Viggo Mortensen Sees A Connection Between His First Two David Cronenberg Films

Sometimes, it takes a little while for a director to find their latest muse. David Cronenberg worked with many leading men throughout the 20th century — Jeff Goldblum, Jeremy Irons, James Spader — but since 2005, his go-to star has been Viggo Mortensen.

The director and actor pair have made four films together. Their first was "A History of Violence," a tale of murder infesting small town America à la the Hitchcock classic "Shadow of a Doubt." Next came "Eastern Promises," a Russian gangster drama set in London. Mortensen was just a supporting player in "A Dangerous Method," playing Sigmund Freud opposite Michael Fassbender as Carl Jung and Keira Knightly as Sabina Spielrein. For their latest collaboration "Crimes of the Future," released in 2022, Cronenberg went back to his body horror roots.

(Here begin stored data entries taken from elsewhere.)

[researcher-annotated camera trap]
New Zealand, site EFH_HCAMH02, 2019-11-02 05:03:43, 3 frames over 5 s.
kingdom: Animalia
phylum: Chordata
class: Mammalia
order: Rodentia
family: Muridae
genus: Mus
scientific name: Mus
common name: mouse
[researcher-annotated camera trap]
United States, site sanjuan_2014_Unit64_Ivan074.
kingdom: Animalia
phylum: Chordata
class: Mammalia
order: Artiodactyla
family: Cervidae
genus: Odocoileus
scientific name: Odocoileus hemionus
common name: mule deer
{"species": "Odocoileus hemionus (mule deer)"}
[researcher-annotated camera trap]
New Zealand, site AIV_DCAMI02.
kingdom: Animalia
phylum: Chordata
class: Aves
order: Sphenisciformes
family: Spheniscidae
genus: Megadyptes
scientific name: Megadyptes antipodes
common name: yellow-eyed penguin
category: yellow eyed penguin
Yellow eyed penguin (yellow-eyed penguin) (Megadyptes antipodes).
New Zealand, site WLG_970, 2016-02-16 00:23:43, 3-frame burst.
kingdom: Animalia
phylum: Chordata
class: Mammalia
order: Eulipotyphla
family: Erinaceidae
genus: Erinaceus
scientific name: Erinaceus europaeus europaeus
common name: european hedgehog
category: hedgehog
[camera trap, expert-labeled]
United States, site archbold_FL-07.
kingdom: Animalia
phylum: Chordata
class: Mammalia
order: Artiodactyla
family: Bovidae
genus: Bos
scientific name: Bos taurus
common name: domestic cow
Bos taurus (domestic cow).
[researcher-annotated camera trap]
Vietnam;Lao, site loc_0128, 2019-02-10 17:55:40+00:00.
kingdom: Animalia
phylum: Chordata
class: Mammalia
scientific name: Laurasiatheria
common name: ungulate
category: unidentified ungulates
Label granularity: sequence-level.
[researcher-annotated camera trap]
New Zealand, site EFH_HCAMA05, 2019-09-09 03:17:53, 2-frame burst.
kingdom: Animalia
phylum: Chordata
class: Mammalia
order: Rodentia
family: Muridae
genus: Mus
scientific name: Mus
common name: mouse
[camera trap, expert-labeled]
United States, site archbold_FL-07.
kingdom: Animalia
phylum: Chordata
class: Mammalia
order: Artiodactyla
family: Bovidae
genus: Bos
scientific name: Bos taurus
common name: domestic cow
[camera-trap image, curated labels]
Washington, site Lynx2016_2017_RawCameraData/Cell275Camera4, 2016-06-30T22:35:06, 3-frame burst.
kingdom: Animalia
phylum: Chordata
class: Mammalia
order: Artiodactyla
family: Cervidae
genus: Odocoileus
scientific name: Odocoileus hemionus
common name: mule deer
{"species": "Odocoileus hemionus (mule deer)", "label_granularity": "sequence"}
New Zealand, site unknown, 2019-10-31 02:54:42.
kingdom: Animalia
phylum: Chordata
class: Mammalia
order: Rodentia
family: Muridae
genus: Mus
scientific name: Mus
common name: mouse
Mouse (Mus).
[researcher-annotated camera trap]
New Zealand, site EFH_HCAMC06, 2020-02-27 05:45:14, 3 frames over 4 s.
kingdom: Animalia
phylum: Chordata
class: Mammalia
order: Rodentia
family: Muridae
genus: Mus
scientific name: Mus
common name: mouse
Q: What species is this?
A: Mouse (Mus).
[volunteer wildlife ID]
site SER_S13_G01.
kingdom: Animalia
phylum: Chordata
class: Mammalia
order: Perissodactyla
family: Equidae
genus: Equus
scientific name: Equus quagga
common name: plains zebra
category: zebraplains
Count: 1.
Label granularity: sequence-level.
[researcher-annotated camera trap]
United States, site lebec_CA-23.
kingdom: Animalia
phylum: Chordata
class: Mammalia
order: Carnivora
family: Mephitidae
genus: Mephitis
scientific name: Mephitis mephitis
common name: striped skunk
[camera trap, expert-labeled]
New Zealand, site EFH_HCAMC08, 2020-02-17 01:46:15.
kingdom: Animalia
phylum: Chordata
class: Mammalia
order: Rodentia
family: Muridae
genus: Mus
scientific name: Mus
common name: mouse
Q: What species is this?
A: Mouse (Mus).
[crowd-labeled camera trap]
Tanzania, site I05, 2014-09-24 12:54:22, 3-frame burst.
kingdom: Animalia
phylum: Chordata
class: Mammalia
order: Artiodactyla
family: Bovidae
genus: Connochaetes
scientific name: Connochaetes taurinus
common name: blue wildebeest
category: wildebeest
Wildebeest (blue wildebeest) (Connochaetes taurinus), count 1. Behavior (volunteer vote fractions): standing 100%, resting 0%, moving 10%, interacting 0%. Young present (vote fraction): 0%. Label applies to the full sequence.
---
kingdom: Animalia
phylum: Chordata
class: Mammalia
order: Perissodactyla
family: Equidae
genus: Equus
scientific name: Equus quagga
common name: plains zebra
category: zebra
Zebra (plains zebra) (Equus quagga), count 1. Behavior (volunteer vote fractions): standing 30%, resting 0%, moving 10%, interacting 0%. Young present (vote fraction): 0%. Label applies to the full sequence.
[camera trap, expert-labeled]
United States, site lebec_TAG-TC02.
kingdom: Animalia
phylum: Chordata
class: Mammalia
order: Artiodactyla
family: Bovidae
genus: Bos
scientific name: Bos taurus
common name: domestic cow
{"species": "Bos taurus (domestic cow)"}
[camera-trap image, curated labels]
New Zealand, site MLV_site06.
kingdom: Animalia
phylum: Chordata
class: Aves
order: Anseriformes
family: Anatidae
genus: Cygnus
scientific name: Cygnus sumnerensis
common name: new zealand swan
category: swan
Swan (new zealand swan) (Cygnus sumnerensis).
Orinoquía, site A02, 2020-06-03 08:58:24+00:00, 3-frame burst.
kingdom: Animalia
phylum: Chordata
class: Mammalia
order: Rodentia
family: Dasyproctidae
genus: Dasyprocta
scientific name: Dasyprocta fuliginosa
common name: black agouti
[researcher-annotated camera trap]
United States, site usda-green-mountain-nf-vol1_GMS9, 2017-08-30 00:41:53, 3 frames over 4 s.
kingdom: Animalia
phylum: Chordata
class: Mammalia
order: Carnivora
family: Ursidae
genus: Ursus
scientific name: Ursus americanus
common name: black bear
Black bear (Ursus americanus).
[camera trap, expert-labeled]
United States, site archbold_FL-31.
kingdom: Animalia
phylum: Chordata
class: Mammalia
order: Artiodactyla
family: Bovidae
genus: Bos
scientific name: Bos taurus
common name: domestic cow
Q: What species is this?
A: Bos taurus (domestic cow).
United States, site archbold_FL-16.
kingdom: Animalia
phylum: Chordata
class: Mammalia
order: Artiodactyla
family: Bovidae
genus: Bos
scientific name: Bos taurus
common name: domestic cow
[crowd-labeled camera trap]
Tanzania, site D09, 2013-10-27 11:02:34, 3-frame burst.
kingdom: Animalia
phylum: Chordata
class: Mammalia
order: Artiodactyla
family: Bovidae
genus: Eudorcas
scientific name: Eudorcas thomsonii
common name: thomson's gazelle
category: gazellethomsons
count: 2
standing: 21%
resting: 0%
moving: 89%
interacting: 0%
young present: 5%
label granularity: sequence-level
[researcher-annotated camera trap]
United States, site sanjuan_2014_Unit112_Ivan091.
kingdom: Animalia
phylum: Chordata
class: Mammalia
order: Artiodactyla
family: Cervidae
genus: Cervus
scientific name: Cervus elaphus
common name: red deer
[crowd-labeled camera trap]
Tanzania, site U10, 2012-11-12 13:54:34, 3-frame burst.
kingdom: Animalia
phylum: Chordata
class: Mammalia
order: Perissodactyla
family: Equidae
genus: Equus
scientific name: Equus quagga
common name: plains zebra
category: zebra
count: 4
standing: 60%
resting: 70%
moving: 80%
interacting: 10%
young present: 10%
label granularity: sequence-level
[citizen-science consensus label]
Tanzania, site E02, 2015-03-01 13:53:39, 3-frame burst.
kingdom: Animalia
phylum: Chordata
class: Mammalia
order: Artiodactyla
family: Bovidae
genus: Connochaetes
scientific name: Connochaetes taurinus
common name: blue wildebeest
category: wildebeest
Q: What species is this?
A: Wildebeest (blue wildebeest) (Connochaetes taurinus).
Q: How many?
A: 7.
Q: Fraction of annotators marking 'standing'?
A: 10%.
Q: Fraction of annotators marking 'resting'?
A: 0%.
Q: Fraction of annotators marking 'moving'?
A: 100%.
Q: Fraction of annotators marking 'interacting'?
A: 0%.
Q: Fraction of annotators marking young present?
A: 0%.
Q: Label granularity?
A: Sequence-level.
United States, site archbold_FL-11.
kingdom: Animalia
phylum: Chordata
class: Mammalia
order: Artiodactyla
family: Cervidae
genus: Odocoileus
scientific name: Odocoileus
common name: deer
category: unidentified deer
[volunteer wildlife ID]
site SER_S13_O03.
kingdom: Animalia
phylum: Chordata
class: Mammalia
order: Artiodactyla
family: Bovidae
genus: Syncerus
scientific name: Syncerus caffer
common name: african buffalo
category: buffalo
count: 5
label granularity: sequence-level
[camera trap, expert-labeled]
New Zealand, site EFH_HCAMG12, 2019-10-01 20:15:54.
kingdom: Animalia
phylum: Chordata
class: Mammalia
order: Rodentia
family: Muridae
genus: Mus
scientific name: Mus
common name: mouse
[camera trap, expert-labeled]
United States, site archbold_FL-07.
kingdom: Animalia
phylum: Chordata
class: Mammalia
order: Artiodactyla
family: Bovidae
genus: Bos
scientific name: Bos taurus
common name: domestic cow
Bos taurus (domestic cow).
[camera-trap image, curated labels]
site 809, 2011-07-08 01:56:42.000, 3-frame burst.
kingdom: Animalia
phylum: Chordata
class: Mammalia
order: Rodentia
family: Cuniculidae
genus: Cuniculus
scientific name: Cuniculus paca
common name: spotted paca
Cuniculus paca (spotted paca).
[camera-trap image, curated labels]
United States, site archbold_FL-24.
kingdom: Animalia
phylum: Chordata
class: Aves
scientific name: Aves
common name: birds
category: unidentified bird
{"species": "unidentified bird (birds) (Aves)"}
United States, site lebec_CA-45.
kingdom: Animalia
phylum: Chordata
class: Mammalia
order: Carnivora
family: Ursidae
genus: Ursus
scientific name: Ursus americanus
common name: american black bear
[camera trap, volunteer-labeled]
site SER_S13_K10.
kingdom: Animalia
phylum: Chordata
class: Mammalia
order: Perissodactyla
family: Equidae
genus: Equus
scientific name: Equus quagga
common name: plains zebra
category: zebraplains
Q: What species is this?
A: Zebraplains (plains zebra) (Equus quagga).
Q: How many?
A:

Mortensen plays Saul Tenser, a man who spontaneously grows new organs and has his partner Caprice (Léa Seydoux) surgically remove the aberrant organs in avant-garde art shows.

"Crimes of the Future" is a tonal swing from Cronenberg and Mortensen's previous films, which were all down-to-earth by the director's standards. In fact, Mortensen believes that his characters from "A History of Violence" and "Eastern Promises," while different in many ways, have one thing in common.

Two two-faced characters

In "A History of Violence," Mortensen plays Tom Stall, an Indiana family man. Unfortunately, when he becomes a hero by foiling a robbery, the attention brings Philadelphia gangsters to town. It turns out "Tom" is actually Joey Cusack, a former mobster who fled town and started over after he scarred "made man" Carl Fogarty (Ed Harris). Joey's struggles to suppress his violent urges worsen and he has to confront his vengeful brother Richie (William Hurt).

In "Eastern Promises," Mortensen is Nikolai Luzhin, a heavily tattooed Russian gangster. Nikolai is the bodyguard of Kirill (Vincent Cassel), the closeted son of local boss Semyon (Armin Mueller-Stahl). He's also not actually a mobster, but an undercover FSB agent. Things get complicated when a nurse named Anna (Naomi Watts) delivers the child of a young girl Semyon raped.

Grayer characters like Stall/Cusack and Nikolai were a real change of pace for Mortensen. He had just played Aragorn, as pure-hearted a hero as you can get, in "The Lords of the Rings." During a 2021 Q&A, Mortensen explained how a key similarity between Cusack and Nikolai led to similar demands on both his performances:

"The similarity of the two characters was that they were pretending to be something. They were not, and they both required a certain stillness trusting that the character would come across in key moments with very little gesture, physical movement, just subtle things."

Mortensen's assessment is correct. Tom Stall is an evil man trying hard to be a good one. Nikolai is a good man playing the part of a villain. Since both men were wearing invisible masks, their physicality needed to reflect that. Notice how Stall never flinches during moments of violence, not even when his son Jack (Ashton Holmes) blows Fogarty away with a shotgun.

A springboard

Mortensen observed during the "History of Violence" production that Cronenberg cared about the same details in his performance and worked to bring them out during the shoot and in editing. This meant he was comfortable working with the director again on "Eastern Promises," and he hasn't come to regret that decision yet. 

For Mortensen, the festival premieres of both films are fond memories. He recalled (via CinemaDailyUS):

"It was my first time at a big premiere of 'A History of Violence.' And while there was, it went to Cannes but then [at] TIFF, because [Toronto is Cronenberg's] hometown, it was an amazing experience. And then, 'Eastern Promises' was truly stunning. I remember being at Roy Thompson Hall, packed house, a lot of important actors [and] directors came to see what David had done or we'd all done... And it was an important springboard for 'Eastern Promises.' You know, a month or so before it's released."

Between their strong working relationship and getting to witness uproarious reception to their work firsthand, it's no wonder that Mortensen and Cronenberg have kept making movies together.